SET TASKS:
**a.** According to the news item on aging, when and where will the Second World Assembly on Aging meet?
**b.** Rewrite the rows between the line holding "What is the magnitude" and the end of the rows, inclusive, keeping the requests and raising each number in the answers (distances, coordinates and bounding boxes) by 29.

EXTRACT TO READ:
9/28/2001 News media contact: Linda Bloom · (646) 369-3759 · New York

NEW YORK (UMNS) - Twenty years after the United Nations created a strategy to deal with issues facing an aging population, it will host a forum to expand and update that plan.

The Second World Assembly on Aging, meeting April 8-12 in Madrid, Spain, also is expected to define a new long-term strategy for a demographic shift characterized by increasing proportions of older people.

Susanne Paul, a United Methodist who is founder and president of Global Action on Aging, said that demographic shift, which "raises a lot of social and economic policy questions for governments," is what makes the Madrid event so important.

A U.N. report on population aging in 1999 shows that by 2050, the number of people age 60 years old or older is projected at almost 2 billion, marking the first time in history that the 60-plus group will overtake the number of children age 14 years and under. Because of dramatic improvements in life expectancy, people age 80 and older are the fastest-growing segment of the older population, expected to reach 19 percent of the 60-plus group by 2050.

More than half of the world's older population resides in Asia. In addition, "the majority of people over 60 now live in developing countries," Paul noted. Because of that, the Madrid assembly will focus more on economic and development issues.

The volatile world atmosphere following the Sept. 11 terrorist attacks on New York and Washington also could impact discussion of social protection issues for an aging population. "If governments and people feel that they must put their public monies into armaments or into troops or into the military establishment to be safe, then there will be less money for human needs," she explained.

Global Action on Aging, which is based at the United Methodist-owned Church Center for the United Nations, is leading the organization of the social protection part of the forum for nongovernmental organizations (NGOs), which will meet April 5-9 in conjunction with the Madrid assembly. Issues to be covered include health care, income support and age discrimination.

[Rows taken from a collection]
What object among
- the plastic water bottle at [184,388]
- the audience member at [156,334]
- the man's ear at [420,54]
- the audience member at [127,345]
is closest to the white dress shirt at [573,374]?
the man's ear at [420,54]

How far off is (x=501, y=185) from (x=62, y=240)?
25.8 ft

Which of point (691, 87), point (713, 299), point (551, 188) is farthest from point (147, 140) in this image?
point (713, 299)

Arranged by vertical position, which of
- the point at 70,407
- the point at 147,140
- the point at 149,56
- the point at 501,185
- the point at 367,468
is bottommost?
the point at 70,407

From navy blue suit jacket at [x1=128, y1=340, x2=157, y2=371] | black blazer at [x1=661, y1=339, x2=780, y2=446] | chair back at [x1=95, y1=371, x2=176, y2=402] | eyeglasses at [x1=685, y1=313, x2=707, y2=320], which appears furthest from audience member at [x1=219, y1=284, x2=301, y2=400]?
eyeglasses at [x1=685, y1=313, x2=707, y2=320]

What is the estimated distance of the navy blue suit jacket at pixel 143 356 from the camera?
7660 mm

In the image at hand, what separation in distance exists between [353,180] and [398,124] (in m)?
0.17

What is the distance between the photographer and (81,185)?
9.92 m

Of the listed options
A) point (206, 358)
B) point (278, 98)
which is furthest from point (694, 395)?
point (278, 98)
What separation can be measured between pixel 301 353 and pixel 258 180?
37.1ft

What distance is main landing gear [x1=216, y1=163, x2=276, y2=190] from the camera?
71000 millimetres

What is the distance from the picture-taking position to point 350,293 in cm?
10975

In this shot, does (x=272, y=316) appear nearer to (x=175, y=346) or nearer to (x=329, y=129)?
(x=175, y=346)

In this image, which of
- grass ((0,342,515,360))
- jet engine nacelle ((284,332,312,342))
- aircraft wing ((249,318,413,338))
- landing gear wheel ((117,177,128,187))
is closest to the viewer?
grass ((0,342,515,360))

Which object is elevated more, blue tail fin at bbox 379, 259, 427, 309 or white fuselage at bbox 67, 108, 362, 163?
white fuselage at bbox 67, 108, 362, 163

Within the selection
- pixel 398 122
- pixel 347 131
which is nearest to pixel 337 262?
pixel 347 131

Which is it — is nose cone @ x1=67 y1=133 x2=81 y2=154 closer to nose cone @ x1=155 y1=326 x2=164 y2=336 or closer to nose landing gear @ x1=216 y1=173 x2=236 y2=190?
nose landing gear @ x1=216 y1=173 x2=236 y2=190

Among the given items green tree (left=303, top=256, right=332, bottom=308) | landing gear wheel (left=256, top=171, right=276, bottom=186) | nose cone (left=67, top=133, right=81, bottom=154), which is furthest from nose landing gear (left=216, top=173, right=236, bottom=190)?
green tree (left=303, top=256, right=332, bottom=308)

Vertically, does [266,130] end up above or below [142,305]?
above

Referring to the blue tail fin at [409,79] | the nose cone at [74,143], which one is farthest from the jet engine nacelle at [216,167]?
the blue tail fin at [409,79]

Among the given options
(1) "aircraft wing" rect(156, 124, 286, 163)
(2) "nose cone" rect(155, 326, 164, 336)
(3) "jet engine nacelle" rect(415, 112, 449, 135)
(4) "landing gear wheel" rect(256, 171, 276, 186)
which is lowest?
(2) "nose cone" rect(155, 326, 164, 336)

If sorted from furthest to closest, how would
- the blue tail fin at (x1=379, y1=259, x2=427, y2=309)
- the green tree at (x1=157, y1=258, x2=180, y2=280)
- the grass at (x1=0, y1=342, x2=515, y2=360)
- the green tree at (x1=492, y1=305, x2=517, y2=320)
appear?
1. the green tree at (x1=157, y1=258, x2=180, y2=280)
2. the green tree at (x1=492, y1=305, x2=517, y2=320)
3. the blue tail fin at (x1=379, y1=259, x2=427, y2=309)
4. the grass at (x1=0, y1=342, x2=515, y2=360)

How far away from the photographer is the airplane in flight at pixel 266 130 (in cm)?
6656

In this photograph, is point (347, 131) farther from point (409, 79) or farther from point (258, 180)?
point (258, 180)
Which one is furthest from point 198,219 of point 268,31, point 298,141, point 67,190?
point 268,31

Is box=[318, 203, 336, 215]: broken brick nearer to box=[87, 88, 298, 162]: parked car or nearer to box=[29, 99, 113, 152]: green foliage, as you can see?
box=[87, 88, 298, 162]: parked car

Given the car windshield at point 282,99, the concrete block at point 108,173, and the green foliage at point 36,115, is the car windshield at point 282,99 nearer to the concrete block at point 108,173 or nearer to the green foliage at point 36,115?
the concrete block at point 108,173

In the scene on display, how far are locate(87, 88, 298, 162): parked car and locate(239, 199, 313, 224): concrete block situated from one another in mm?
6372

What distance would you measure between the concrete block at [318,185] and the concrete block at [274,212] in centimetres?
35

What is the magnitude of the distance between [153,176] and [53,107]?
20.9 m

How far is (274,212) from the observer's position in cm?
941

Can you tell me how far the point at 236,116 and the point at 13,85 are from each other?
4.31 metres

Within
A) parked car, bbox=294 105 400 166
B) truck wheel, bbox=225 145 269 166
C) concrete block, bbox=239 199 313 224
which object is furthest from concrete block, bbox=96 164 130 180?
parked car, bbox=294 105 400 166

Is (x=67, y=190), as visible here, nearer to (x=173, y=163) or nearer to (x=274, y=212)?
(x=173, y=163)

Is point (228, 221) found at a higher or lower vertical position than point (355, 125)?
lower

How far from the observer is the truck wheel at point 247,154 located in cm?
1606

ANSWERS TO EACH TASK:
**a.** It will meet April 8-12 in Madrid, Spain.

**b.**
What is the magnitude of the distance between [153,176] and [53,107]?
49.9 m

How far is (274,212) from the observer's position in cm?
970

Can you tell me how far the point at 236,116 and the point at 13,85 are from each other?
33.31 metres

Within
A) parked car, bbox=294 105 400 166
B) truck wheel, bbox=225 145 269 166
C) concrete block, bbox=239 199 313 224
which object is furthest from concrete block, bbox=96 164 130 180?
parked car, bbox=323 134 429 195

Is (x=67, y=190), as visible here, nearer to (x=173, y=163) or nearer to (x=274, y=212)?
(x=202, y=192)

Is point (228, 221) found at a higher or lower vertical position than point (355, 125)?
lower

How far from the observer is the truck wheel at point 247,154 located in cm?
1635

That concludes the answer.